» **TASK DETAILS**: Count the lines in the rows below that contain the string "picture", treating case as significant, and give only the number.

** Start of TASK INPUT **

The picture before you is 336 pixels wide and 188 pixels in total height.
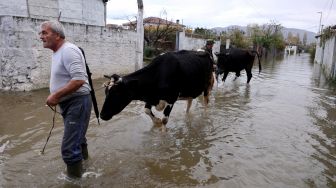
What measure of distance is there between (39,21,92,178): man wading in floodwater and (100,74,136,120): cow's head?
1.09m

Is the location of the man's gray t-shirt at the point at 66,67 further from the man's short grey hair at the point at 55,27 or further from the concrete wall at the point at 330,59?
the concrete wall at the point at 330,59

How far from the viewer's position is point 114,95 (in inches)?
204

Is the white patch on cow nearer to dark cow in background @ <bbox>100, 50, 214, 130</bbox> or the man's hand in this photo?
dark cow in background @ <bbox>100, 50, 214, 130</bbox>

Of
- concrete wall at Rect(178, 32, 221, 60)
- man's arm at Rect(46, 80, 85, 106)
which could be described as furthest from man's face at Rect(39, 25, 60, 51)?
concrete wall at Rect(178, 32, 221, 60)

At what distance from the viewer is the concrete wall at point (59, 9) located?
1677 centimetres

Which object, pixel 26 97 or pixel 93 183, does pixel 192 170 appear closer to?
pixel 93 183

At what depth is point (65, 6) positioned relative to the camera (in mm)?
19953

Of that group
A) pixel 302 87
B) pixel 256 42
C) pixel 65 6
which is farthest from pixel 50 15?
pixel 256 42

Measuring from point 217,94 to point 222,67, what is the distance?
77.0 inches

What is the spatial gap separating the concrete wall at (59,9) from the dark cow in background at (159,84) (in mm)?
11945

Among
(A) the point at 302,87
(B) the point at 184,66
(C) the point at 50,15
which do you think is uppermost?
(C) the point at 50,15

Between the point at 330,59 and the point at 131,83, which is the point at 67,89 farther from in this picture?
the point at 330,59

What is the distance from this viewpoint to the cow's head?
16.9ft

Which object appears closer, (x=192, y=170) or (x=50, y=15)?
(x=192, y=170)
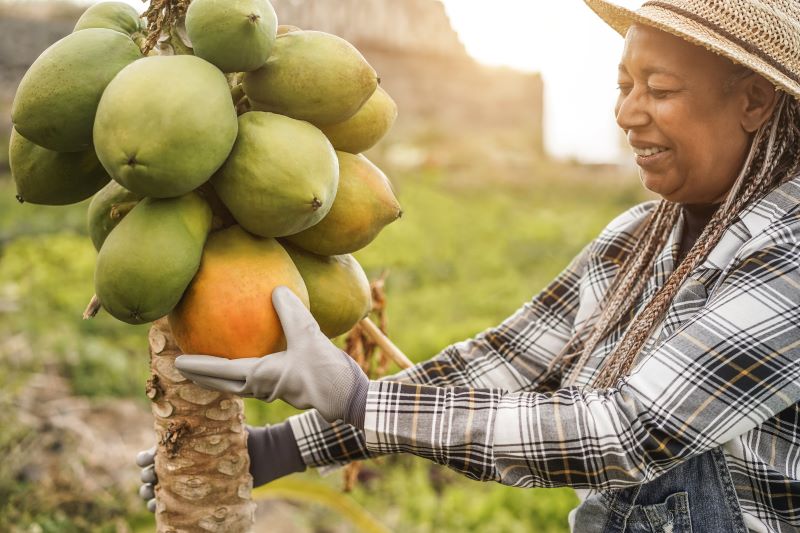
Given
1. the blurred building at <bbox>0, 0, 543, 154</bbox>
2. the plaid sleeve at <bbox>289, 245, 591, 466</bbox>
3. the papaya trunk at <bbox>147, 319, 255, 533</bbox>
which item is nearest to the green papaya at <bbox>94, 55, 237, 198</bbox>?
the papaya trunk at <bbox>147, 319, 255, 533</bbox>

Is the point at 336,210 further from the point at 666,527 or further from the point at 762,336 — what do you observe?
the point at 666,527

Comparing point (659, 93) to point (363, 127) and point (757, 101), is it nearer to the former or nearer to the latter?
point (757, 101)

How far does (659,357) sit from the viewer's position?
155 centimetres

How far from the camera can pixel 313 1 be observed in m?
10.3

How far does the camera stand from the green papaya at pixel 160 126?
3.75 ft

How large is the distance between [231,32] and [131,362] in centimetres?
456

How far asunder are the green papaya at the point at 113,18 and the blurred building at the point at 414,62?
9188 mm

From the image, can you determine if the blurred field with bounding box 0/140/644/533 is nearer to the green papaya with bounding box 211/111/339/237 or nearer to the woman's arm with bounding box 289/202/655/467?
the woman's arm with bounding box 289/202/655/467

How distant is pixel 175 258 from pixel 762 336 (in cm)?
116

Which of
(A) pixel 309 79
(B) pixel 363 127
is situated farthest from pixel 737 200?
(A) pixel 309 79

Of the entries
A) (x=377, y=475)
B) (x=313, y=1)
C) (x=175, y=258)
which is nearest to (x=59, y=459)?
(x=377, y=475)

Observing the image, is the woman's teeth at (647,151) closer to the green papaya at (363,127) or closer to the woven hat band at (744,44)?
the woven hat band at (744,44)

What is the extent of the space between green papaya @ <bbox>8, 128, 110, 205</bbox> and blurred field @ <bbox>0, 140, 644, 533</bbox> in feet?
4.16

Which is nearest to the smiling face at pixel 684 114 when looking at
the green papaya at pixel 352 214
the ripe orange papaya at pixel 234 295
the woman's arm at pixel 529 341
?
the woman's arm at pixel 529 341
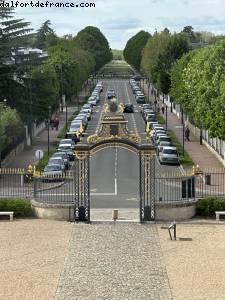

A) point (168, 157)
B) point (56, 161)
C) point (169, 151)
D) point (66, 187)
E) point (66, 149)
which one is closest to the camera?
point (66, 187)

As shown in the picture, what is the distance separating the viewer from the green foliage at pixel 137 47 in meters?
169

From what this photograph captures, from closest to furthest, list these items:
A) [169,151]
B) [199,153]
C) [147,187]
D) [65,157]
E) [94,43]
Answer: [147,187]
[65,157]
[169,151]
[199,153]
[94,43]

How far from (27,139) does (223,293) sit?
4078 centimetres

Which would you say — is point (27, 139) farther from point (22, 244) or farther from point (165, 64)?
point (165, 64)

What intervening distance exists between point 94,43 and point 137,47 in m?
11.1

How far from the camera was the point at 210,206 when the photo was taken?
33594 mm

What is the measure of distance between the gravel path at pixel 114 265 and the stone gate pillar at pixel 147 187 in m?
0.82

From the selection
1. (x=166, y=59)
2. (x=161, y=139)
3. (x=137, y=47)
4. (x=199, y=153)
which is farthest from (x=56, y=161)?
(x=137, y=47)

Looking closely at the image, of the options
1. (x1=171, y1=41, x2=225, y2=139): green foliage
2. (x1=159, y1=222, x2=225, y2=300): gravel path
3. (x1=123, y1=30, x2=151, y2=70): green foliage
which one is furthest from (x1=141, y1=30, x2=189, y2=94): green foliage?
(x1=159, y1=222, x2=225, y2=300): gravel path

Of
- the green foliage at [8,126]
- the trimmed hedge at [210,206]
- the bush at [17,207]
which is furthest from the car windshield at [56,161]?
the trimmed hedge at [210,206]

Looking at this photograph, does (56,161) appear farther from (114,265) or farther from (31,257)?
(114,265)

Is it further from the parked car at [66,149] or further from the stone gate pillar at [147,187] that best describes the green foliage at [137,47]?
the stone gate pillar at [147,187]

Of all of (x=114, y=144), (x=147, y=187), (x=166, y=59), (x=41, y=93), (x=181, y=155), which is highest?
(x=166, y=59)

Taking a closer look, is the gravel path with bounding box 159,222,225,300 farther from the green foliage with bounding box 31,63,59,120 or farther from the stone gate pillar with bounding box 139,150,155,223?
the green foliage with bounding box 31,63,59,120
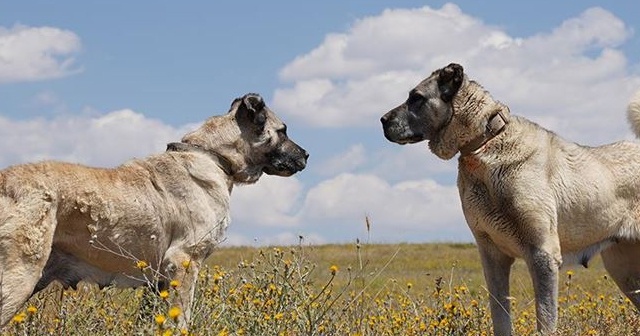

** End of TASK INPUT **

» **COMPLETE RESPONSE**: 3